En entradas anteriores ya hemos hecho referencia a materiales y artesanías que nos han hecho famosos o que merecen nuestra admiración por duraderos contra todo pronóstico. En primer lugar mencionamos el cuero, materia de la que se ha servido el ser humano desde los tiempos más antiguos desde el uso de pieles para abrigarnos hasta llegar a tratarlo y elaborar productos manufacturados. Seguidamente hicimos mención a la plata y toda la tradición que no es ajena a muchos hogares cordobeses. Como no hay dos sin tres, el vidrio hizo su aparición y vimos que, a pesar de no parecer un material precioso ni resistente, piezas excepcionales han surcado los siglos y aún tenemos la suerte de admirar.Para esta cuarta entrega, nos vamos a centrar en un material cuyo nombre es sinónimo de lujo, exclusividad o refinamiento: marfil. Una vez más vamos a acudir al diccionario para ponernos en contexto. Su primera acepción es “materia dura, compacta y blanca de la que están formados los dientes de los mamíferos, cubierta por el esmalte en la corona y por el cemento en la raíz.”. Como vemos, no se hace referencia al elefante en esta primera definición, y, de hecho, esto hace que haya objetos que se identifiquen como marfil pero que sean de origen bovino o equino. Deducimos con ello que, junto con las pieles, los huesos de los animales (dientes o no) fueron los elementos que tuvimos más a mano para los primeros utensilios y que acabaron siendo la materia prima para la elaboración de agujas, puntas de flecha, empuñaduras o collares. Y así como no todas las pieles son de la misma calidad, tampoco todos los huesos los son, y finalmente acabarán entrando en escena los colmillos de elefante, lo que a día de hoy identificamos como marfil (del árabe hispánico aẓm alfil, ‘hueso de elefante’), desde siempre considerado producto exótico, caro y de gran calidad.
Teniendo en cuenta sus características, si comparamos el marfil con los materiales anteriormente tratados, vemos que no es reciclable como el vidrio o la plata, de los que podemos producir nuevos objetos a partir de su fundición, y aunque delicado, nunca lo será como el vidrio y en cualquier caso, siempre será más resistente durante siglos que una pieza de cuero. No es que este hecho haga del marfil el material definitivo superior a los demás pero sí que hace que sin demasiados cuidados, podamos observar a día de hoy una pieza con los mismos detalles y el mismo estado de conservación con los que lo disfrutó su propietario hace siglos. Y en Córdoba, como no podía ser de otra manera, aún existen algunas piezas emblemáticas.

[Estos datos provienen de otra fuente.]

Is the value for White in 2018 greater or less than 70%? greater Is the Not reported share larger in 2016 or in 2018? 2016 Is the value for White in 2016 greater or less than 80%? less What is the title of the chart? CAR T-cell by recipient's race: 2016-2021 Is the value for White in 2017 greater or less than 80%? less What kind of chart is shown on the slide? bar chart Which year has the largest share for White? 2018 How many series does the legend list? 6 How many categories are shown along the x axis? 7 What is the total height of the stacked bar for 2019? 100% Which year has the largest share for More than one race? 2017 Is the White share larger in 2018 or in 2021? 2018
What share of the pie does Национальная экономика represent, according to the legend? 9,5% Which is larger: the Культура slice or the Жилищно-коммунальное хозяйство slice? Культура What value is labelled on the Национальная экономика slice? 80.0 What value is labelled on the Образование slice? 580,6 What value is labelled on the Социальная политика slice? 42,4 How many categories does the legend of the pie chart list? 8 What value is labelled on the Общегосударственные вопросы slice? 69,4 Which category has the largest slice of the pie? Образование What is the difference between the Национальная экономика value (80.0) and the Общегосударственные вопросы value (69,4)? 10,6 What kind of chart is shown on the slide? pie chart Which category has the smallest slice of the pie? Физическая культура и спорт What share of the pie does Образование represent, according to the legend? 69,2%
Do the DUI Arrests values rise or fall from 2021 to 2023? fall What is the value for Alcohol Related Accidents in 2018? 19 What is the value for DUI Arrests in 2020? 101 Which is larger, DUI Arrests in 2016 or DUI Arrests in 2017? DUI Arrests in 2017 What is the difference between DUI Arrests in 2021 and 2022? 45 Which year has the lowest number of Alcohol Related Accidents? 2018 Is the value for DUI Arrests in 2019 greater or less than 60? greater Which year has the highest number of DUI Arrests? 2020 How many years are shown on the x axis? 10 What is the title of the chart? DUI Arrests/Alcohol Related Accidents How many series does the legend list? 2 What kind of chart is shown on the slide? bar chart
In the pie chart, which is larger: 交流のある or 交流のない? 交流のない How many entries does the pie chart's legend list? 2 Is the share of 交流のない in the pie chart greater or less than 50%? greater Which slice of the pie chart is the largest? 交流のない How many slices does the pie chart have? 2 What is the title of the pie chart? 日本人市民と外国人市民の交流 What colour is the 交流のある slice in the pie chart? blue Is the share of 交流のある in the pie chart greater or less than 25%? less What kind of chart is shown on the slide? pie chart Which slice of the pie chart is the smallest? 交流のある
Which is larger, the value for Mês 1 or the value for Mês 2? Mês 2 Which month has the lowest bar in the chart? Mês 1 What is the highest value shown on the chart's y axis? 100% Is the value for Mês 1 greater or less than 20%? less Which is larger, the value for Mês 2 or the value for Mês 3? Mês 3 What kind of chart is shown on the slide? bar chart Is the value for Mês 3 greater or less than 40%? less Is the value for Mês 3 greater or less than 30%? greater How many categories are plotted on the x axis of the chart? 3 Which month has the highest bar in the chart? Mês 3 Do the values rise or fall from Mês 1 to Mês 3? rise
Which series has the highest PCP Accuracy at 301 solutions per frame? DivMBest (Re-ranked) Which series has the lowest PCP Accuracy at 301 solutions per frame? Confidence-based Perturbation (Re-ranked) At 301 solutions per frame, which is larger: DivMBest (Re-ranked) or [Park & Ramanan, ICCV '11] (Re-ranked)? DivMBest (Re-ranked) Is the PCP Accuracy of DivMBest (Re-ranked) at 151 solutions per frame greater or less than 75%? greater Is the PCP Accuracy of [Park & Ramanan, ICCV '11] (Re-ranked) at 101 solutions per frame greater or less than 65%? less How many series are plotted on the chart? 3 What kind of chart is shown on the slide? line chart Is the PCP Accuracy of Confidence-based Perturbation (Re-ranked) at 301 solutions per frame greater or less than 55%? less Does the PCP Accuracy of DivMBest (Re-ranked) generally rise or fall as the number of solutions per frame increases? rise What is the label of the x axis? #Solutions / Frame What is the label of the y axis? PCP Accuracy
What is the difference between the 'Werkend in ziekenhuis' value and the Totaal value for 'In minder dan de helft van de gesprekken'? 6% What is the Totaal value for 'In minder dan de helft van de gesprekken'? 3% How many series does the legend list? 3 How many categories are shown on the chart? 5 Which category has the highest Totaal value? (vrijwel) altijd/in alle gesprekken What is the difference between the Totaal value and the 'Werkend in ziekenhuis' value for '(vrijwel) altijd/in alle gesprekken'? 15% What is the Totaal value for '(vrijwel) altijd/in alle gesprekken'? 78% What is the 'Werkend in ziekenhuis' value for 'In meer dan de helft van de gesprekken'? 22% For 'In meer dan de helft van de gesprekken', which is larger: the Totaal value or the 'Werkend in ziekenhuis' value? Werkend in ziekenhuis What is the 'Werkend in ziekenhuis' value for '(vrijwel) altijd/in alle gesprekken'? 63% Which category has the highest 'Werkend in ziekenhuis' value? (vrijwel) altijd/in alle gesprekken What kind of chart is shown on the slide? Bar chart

Si hay una pieza representativa de la eboraria en Córdoba, sobre todo para nuestros lectores más fieles, es el célebre Crucificado de autor anónimo que podemos observar en el Tesoro de la Catedral y del que ya habló Saray el pasado mes de junio, aunque no por ello pierda importancia o deje de fascinar el realismo de su talla. De dicha imagen, me quedo con mi detalle favorito: la delicada cuerda de la que se aprecia el entramado y gracias a la que se mantiene el delicado paño de pureza como si acaso pudiera deslizarse en cualquier momento. Vayamos sin embargo por un momento al Museo Arqueológico y entre capiteles, esculturas y demás utensilios, asomémonos a una pequeña vitrina donde veremos un fragmento de peine decorado con un jinete y hallado en Montoro, en el llamado Llanete de los Moros, y que data del Bronce Final (1000 y 600 años a.C.).
Sin embargo, si hacemos referencia a refinamiento, lujo y elegancia, no podemos olvidarnos de la corte exquisita y distinguida que poblaba las estancias de la resplandeciente Medina Azahara y que agasajaban a sus invitados con regalos nunca vistos antes, como cuando Abderrahman III, según la crónica de Ibn Hayyan, regaló vestidos a Muhammad b. Jazar personalizándolos mandando bordar en ellos el nombre de su invitado. Y entre armas, tejidos suntuarios de origen local o importado, piedras preciosas, oro y plata, vasijas y estandartes, también había hueco para agua de rosas, perfúmenes, incienso y sándalo cuyos contenedores eran también preciosas y delicadas cajas de marfil que por sí mismas ya eran un preciado obsequio. De esas cajitas, píxides o arquetas de aquella majestuosa época y fruto de los talleres califales, sepan ustedes, que está el mundo lleno, y que son embajadoras de nuestra tierra y de nuestra historia desde Valencia hasta el Monasterio de Leyre pasando por el Louvre y el Victoria and Albert Museum de Londres.